**Supplied material:**
========================

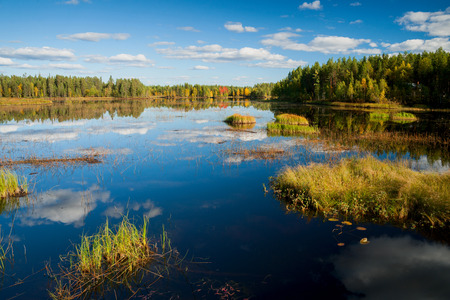핀란드의 인도 여름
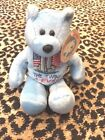 LIMITED EDITION THE TWINS 4- EVER 9/11 STUFFED TOY BLUE BEAR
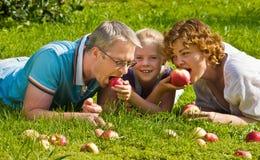 La giovane famiglia morde la mela, bugia su un'erba fotografia stock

========================

**What you will do:** Starting with the line that contains "LIMITED EDITION THE", give the lines again exactly as they appear through the last line of the data, pictures excluded.

**Response for this exercise:**
 LIMITED EDITION THE TWINS 4- EVER 9/11 STUFFED TOY BLUE BEAR
 La giovane famiglia morde la mela, bugia su un'erba fotografia stock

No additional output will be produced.